Sullied Interview | Brighton Fringe


By Germaine Broadbent

Sullied is an award-winning South African dance and spoken word production, exploring the subject of rape from a social and political perspective.

The dance piece was originally the brain-child of Durban-born choreographer and dancer, Kristi-Leigh Gresse and Sullied will be her premiere performance in the UK.

“Sullied is a piece about rape and the stigmatisation of woman, mostly after rape, but also the stigmatisation of woman around the idea of rape being all their own fault,” said Ms Gresse.

For Gresse, this topic is personal to her South African roots as she believes there is a culture of not taking rape seriously and a general lack of respect for women.

Sullied was first performed at the prestigious National Arts Festival in Makhanda, South Africa in 2018 where it astounded expectations by winning a Standard Bank Gold Ovation Award. It is almost unheard of for a first-time performer to gain such an accolade.

The award led to the production being invited to apply for and win the Pebble Trust International Touring Bursary enabling Sullied to perform at Brighton Fringe Festival.

The trip to the UK is not a cheap one for the South African performers.
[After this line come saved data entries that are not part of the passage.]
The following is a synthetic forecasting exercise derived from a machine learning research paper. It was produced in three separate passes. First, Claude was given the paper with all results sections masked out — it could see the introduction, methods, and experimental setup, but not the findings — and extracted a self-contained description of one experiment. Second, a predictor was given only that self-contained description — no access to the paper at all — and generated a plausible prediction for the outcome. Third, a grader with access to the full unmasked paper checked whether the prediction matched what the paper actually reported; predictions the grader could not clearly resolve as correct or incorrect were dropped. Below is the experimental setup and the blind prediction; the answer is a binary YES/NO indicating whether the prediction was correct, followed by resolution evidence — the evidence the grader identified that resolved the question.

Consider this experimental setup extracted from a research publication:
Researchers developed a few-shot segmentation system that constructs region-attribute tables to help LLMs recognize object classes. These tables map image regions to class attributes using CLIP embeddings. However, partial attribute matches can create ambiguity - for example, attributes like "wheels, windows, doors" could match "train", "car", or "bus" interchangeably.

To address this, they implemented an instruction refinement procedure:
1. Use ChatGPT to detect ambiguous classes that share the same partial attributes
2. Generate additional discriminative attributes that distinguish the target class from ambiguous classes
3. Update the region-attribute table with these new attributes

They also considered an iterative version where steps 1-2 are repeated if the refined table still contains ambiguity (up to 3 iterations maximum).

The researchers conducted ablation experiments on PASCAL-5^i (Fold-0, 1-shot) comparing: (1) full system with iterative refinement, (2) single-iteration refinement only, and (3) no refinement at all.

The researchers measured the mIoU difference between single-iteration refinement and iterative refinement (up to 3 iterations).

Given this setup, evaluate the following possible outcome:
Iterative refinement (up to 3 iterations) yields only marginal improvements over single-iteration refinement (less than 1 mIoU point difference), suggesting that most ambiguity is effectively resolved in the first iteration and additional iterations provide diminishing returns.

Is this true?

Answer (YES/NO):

To pay for food and other travel expenses, Gresse and the Sullied team have been crowdfunding and selling merchandise.

Gresse is excited to perform at the Fringe and to meet, watch and interact with other artists from all over the world. “That’s what I’m most excited to see, something new, different ways to express yourselves,” she said.

Using dance to communicate experiences of sexual violence and the subjugation of women is about opening the senses to feel what you see.

“I am a dancer, so my way of communicating is the body,” says Gresse.

People can relate to body movement because there is no language barrier and as rape is a physical violent act, dance is an appropriate medium to discuss this violation.

This was never going to be a one woman show. Sullied is formed from close collaboration of more Durban artists; a second dancer, a poet, an actress, a lighting technician and a director.

“I have such a strong team. I am so grateful for the team that I have,” said Ms Gresse. “They really help carry the piece through from the performers to the lighting designer, everyone just held the piece together.”

Sullied ran from Thursday, May 30 to Sunday, June 2 at The Spire on Eastern Road.